To strengthen the UK’s reputation abroad, the report calls for a coherent Global Strategy for Universities with this objective:

“To harness the global reach, reputation and impact of our universities to create opportunity, foster prosperity and develop knowledge, both for the UK and our international partners.”

This strategy would be based on broad consultation with stakeholders within education, training, research, and global development. The report envisions the strategy being “owned and coordinated by the Cabinet Office, setting a national framework that recognises and supports the needs and priorities of regions and devolved administrations. It is critical that the Home Office be a partner in this strategy, alongside the Department of Education, Department for Science, Innovation and Technology, Department for Business and Trade and the Foreign, Commonwealth and Development Office.”

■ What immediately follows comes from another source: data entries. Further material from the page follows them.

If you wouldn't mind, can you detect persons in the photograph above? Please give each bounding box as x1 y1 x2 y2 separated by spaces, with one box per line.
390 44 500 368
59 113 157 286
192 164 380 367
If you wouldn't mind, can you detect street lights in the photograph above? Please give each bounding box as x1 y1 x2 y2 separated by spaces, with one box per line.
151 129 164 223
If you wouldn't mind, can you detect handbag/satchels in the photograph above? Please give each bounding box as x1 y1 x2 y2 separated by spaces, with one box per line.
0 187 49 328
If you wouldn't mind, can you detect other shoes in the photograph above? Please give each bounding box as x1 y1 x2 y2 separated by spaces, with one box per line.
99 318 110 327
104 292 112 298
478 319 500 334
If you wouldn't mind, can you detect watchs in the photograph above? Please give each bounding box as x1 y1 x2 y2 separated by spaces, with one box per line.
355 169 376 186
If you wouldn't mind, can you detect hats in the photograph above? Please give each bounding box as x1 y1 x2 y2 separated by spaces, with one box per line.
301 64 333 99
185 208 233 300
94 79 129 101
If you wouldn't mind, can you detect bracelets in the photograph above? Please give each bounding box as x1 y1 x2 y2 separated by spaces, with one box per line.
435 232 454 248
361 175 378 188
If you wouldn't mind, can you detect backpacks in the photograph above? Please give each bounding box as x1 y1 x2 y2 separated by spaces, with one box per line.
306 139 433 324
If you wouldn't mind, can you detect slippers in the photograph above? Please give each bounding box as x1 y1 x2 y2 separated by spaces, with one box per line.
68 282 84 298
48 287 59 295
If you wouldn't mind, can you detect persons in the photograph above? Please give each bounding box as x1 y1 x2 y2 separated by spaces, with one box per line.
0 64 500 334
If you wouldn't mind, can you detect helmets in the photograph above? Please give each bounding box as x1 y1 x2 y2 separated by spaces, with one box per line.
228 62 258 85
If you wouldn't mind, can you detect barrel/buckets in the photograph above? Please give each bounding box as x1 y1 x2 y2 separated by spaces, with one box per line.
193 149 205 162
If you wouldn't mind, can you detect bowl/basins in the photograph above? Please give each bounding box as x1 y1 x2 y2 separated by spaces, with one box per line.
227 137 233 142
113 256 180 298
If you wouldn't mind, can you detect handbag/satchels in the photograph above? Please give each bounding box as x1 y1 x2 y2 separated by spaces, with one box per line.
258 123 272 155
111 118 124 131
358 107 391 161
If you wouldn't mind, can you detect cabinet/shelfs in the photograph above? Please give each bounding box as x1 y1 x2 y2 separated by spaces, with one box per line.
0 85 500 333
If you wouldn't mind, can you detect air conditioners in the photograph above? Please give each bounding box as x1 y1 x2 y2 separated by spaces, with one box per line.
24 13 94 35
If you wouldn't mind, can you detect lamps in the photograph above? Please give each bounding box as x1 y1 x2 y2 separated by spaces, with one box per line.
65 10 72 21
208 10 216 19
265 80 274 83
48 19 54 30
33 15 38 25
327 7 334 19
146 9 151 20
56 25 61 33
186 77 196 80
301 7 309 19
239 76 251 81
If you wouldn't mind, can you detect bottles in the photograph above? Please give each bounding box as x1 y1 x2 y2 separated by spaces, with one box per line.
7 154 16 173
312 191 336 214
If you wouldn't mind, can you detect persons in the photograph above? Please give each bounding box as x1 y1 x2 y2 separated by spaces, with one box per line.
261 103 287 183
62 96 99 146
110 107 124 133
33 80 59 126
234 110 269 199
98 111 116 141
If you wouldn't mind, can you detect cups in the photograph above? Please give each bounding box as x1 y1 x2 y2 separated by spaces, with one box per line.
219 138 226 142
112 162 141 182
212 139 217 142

A ‘Compact’ proposed for universities and government

The Universities UK report also advocates for a new Compact between universities and government. This would set a stable policy framework and be geared at securing “sustainable levels of international student recruitment and well-managed growth.”

Such stability would be achieved by universities fully implementing the Agent Quality Framework and Fair Admissions Code of Practice; committing to sustainable levels of international student recruitment; investing in student experience; and diversifying to avoid single-market dependencies.

As for the government, the Compact would see the government demonstrating:

  • A long-term commitment to stable, sustainable levels of international student recruitment and well-managed growth, including a commitment to retaining the Graduate Route in its current form;
  • Greater transparency when reporting migration trends;
  • A review of the removal of visas for dependants, acknowledging the impact this policy has had on equity, diversity and diversification and on the UK’s wider strategic objectives, particularly its effect on programmes designed for students with significant professional experience.

In addition, the report advocates for a coordinated plan to attract global talent; commit long-term to the Turing scheme; consider a future association with the Erasmus scheme; increase funding for global research collaboration; and partnering of universities and government to help mitigate ongoing security risks from hostile outside actors.